* _BRIEF_:
Copy the listing below word for word, from the line containing "How far does" up to and including the last line of the listing.

* _ITEMS_:
* BEGIN *
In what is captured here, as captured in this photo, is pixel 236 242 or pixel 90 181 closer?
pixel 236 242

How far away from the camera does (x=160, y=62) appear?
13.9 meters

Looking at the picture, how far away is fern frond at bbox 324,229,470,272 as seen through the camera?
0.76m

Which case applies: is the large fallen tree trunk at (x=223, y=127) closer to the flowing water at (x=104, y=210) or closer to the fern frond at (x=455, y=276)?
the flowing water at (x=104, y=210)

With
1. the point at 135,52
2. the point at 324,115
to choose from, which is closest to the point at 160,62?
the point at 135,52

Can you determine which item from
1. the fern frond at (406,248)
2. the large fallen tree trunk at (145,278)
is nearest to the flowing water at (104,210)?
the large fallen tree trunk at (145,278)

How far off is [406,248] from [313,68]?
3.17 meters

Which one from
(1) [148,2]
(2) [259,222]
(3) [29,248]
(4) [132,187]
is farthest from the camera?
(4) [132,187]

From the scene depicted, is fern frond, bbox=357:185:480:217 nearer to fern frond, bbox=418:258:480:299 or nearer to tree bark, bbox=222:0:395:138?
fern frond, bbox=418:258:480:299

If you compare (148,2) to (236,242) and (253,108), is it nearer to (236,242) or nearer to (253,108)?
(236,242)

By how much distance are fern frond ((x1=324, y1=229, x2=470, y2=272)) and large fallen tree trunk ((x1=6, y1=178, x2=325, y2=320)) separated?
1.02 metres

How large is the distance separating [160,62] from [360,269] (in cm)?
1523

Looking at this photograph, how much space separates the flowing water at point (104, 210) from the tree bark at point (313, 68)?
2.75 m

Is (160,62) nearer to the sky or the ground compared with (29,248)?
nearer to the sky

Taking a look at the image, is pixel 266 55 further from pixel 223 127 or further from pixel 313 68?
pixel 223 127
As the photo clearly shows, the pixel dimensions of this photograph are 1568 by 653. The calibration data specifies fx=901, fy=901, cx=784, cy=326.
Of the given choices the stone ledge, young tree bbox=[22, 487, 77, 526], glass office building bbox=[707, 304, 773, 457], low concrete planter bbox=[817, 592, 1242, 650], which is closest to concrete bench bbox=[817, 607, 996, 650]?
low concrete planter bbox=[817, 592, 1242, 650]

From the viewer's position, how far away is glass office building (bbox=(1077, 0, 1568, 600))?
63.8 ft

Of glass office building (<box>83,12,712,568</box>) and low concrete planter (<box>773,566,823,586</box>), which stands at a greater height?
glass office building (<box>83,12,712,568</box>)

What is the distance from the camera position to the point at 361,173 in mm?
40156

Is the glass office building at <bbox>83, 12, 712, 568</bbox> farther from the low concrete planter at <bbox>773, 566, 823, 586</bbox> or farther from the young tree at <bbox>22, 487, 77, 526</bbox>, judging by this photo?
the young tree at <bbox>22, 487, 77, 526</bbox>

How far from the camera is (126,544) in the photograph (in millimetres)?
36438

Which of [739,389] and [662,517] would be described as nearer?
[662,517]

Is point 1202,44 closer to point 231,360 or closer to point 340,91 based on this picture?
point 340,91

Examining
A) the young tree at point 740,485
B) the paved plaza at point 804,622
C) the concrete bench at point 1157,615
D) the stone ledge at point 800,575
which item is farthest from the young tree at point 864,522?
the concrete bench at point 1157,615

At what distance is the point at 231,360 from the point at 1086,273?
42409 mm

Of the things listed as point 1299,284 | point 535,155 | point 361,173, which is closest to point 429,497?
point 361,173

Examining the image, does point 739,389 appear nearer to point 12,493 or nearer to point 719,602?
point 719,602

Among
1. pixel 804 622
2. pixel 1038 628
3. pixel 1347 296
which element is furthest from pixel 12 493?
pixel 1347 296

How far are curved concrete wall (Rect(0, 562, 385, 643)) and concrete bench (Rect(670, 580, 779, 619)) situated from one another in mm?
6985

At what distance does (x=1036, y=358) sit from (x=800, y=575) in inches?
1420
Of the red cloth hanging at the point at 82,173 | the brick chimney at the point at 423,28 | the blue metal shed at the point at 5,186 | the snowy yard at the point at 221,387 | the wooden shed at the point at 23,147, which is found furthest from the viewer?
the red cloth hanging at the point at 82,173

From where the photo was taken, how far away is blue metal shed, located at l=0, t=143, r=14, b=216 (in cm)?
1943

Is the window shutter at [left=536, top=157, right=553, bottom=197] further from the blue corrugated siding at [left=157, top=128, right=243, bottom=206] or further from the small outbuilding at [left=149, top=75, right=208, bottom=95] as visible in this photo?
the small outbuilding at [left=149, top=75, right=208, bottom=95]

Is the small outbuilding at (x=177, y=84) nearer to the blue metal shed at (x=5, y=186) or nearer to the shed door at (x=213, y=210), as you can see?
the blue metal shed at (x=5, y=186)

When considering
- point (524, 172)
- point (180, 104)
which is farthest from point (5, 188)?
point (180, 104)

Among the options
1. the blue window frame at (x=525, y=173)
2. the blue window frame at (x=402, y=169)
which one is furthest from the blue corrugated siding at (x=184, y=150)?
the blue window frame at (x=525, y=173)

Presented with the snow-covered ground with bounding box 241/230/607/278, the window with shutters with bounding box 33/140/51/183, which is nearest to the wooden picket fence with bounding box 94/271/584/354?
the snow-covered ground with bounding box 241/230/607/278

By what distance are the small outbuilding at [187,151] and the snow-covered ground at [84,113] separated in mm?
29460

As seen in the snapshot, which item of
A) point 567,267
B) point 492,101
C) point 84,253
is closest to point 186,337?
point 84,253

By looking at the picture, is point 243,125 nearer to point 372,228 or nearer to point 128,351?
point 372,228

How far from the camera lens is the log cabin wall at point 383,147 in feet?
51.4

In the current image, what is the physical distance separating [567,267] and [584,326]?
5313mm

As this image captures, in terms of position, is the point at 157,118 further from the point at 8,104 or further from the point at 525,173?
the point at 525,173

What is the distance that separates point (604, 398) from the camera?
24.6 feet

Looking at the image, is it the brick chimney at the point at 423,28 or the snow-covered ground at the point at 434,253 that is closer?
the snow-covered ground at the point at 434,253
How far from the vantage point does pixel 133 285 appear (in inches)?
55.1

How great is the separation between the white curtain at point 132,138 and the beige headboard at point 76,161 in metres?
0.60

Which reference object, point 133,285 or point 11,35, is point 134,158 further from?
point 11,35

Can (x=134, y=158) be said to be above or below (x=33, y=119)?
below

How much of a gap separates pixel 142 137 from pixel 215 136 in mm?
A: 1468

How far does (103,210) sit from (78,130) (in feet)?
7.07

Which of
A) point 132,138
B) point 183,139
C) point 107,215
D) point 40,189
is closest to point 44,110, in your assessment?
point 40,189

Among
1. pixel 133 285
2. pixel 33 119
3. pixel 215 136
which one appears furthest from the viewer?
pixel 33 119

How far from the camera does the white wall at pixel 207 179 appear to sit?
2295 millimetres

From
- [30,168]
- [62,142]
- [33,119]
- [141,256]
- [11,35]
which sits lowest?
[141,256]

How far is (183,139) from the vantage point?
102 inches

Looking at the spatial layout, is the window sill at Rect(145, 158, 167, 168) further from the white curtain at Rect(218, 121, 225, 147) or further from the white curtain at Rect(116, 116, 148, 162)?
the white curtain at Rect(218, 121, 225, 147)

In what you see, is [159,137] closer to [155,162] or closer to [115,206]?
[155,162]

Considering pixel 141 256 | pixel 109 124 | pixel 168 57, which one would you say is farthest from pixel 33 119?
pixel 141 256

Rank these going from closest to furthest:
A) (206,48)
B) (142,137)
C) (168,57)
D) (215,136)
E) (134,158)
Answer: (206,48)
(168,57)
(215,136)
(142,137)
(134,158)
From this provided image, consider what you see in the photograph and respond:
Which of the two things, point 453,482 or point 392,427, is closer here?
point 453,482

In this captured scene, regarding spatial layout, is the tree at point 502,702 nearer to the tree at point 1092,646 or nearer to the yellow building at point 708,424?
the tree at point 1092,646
* END *
* _COMPLETE RESPONSE_:
How far does (103,210) sit from (78,130) (in feet)?
7.07

Which of
A) point 132,138
B) point 183,139
C) point 107,215
D) point 40,189
is closest to point 44,110, in your assessment?
point 40,189

Among
1. pixel 133 285
2. pixel 33 119
3. pixel 215 136
which one appears furthest from the viewer?
pixel 33 119

How far from the camera does the white wall at pixel 207 179 appear to sit?
2295 millimetres

From
- [30,168]
- [62,142]
- [33,119]
- [141,256]
- [11,35]
which sits lowest?
[141,256]

How far is (183,139) from the vantage point?
102 inches

Looking at the spatial layout, is the window sill at Rect(145, 158, 167, 168) further from the white curtain at Rect(218, 121, 225, 147) or further from the white curtain at Rect(116, 116, 148, 162)?
the white curtain at Rect(218, 121, 225, 147)

In what you see, is [159,137] closer to [155,162] or closer to [115,206]?
[155,162]

Considering pixel 141 256 | pixel 109 124 | pixel 168 57, which one would you say is farthest from pixel 33 119?
pixel 141 256

Rank these going from closest to furthest:
A) (206,48)
B) (142,137)
C) (168,57)
D) (215,136)
E) (134,158)
Answer: (206,48)
(168,57)
(215,136)
(142,137)
(134,158)
From this provided image, consider what you see in the photograph and respond:
Which of the two things, point 453,482 or point 392,427, is closer here?
point 453,482

In this captured scene, regarding spatial layout, is the tree at point 502,702 nearer to the tree at point 1092,646 or nearer to the yellow building at point 708,424?
the tree at point 1092,646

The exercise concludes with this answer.